* **MATERIAL PROVIDED**:
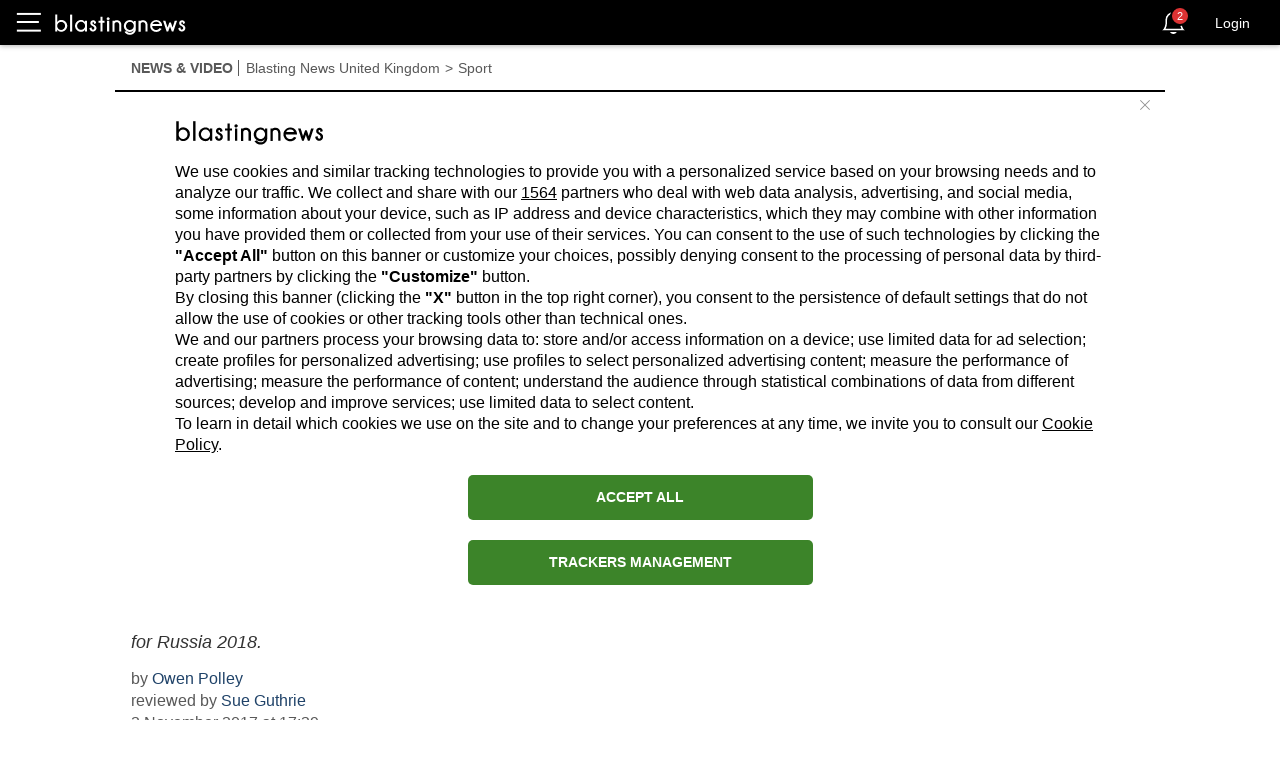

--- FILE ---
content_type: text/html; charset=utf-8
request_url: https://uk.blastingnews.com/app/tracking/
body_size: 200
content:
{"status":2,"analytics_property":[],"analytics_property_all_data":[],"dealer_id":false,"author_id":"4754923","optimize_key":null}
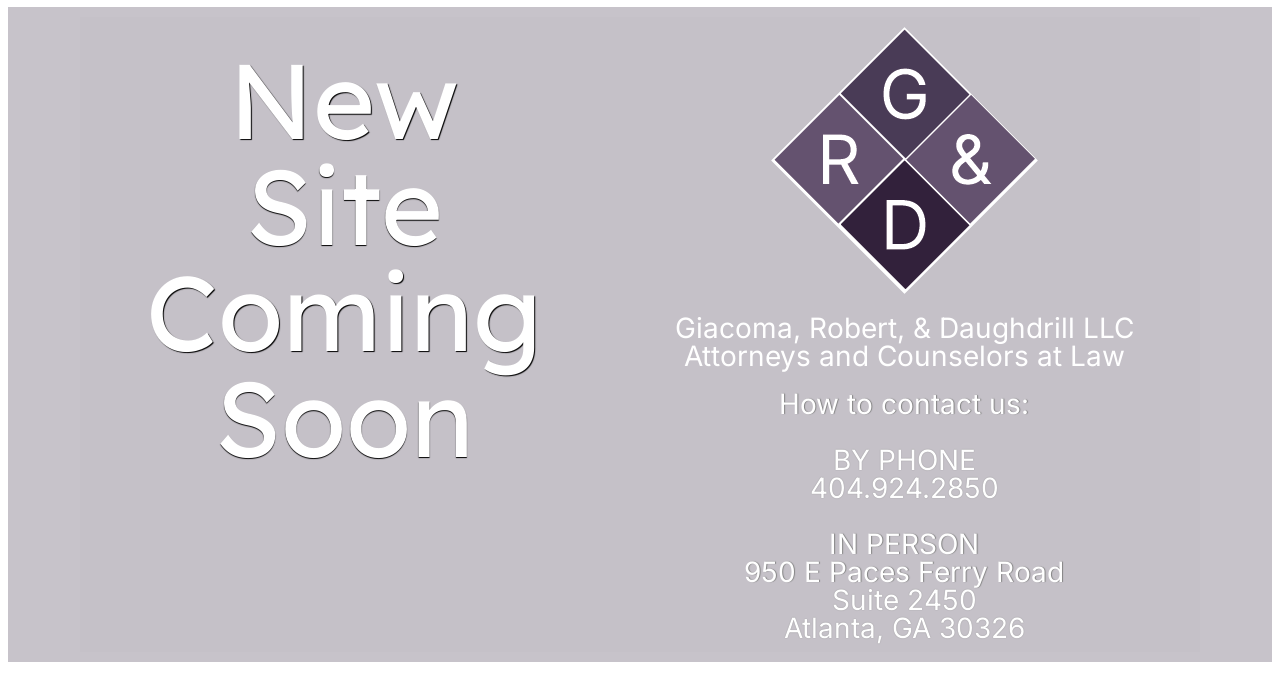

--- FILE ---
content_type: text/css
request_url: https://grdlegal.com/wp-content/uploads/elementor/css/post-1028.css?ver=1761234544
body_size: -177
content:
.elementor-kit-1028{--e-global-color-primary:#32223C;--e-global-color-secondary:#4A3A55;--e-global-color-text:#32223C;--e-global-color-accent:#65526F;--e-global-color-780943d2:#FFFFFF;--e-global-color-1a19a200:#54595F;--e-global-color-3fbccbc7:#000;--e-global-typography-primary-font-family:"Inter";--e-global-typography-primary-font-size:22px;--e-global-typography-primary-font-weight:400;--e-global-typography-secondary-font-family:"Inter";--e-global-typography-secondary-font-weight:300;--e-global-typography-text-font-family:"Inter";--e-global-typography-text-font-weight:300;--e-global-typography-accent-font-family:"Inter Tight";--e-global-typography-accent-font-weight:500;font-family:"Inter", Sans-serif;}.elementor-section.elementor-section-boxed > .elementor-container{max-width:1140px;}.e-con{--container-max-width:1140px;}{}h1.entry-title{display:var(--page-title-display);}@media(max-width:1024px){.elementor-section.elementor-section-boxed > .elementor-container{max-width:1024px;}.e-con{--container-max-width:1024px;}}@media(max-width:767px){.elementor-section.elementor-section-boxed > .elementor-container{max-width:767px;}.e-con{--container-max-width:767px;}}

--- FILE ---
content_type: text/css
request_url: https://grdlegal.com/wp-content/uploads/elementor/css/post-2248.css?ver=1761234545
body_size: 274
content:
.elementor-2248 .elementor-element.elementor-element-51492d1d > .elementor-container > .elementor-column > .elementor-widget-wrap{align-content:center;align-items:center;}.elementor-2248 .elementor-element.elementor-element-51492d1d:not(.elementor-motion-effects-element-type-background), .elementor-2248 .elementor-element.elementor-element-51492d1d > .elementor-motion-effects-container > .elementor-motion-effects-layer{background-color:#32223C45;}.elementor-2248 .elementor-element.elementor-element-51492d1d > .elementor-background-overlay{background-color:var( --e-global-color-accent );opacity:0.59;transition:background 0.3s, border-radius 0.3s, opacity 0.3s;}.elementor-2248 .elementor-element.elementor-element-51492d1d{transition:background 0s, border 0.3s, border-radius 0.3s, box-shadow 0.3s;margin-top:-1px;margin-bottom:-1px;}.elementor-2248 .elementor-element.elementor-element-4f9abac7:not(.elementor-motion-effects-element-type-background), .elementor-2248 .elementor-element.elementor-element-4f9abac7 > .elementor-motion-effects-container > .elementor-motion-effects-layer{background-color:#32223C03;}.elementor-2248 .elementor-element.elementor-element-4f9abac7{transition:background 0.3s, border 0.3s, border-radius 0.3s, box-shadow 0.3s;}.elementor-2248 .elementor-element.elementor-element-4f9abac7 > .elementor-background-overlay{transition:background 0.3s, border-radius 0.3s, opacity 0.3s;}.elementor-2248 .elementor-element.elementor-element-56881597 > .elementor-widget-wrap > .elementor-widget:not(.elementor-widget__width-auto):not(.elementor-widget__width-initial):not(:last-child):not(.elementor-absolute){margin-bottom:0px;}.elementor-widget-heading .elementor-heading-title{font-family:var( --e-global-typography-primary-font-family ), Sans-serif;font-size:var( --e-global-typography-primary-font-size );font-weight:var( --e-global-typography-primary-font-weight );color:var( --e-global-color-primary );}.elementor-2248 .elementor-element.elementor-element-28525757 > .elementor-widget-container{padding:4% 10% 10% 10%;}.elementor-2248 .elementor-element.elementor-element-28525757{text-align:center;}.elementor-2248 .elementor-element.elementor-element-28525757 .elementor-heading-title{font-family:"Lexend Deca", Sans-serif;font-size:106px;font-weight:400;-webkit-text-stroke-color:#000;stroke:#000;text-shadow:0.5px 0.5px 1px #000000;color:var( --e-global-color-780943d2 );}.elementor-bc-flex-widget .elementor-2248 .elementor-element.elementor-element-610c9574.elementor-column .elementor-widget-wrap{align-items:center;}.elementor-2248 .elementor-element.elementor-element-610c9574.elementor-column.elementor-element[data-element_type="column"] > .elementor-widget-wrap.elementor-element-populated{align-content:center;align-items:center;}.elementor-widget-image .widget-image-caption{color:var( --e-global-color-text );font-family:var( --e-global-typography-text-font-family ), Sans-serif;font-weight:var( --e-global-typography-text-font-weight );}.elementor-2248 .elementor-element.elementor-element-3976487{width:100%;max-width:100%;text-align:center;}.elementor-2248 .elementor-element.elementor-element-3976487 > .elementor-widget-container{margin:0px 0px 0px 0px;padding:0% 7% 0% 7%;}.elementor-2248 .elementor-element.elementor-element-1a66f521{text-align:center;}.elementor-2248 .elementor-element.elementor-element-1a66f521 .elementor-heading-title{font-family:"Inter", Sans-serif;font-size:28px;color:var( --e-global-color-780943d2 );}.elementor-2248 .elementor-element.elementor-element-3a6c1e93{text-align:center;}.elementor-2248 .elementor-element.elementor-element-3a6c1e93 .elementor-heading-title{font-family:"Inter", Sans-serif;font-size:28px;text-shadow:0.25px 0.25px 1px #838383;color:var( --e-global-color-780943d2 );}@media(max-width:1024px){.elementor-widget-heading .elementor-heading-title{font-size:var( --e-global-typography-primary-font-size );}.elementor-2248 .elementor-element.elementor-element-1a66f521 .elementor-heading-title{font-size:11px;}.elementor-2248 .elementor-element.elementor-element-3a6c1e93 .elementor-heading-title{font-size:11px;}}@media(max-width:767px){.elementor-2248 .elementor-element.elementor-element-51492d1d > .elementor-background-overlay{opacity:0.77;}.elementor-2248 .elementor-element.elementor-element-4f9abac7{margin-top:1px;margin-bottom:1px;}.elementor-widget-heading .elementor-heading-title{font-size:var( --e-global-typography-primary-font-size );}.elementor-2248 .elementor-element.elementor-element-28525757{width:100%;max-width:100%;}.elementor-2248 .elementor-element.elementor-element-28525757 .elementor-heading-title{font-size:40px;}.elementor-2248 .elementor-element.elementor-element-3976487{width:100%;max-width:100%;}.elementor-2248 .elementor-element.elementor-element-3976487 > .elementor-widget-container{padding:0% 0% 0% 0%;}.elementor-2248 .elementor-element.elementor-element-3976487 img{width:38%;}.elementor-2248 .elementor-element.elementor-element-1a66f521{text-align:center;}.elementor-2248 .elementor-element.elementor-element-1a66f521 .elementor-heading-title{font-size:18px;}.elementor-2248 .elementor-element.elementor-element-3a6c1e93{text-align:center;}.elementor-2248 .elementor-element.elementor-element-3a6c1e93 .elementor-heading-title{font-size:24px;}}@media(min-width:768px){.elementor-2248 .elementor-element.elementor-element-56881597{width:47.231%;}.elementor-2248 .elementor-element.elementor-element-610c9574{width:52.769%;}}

* **ACTION ITEM**: Some lines in the material contain "uploads". Show all of them.

* **WRITTEN ANSWER**:
request_url: https://grdlegal.com/wp-content/uploads/elementor/css/post-1028.css?ver=1761234544
request_url: https://grdlegal.com/wp-content/uploads/elementor/css/post-2248.css?ver=1761234545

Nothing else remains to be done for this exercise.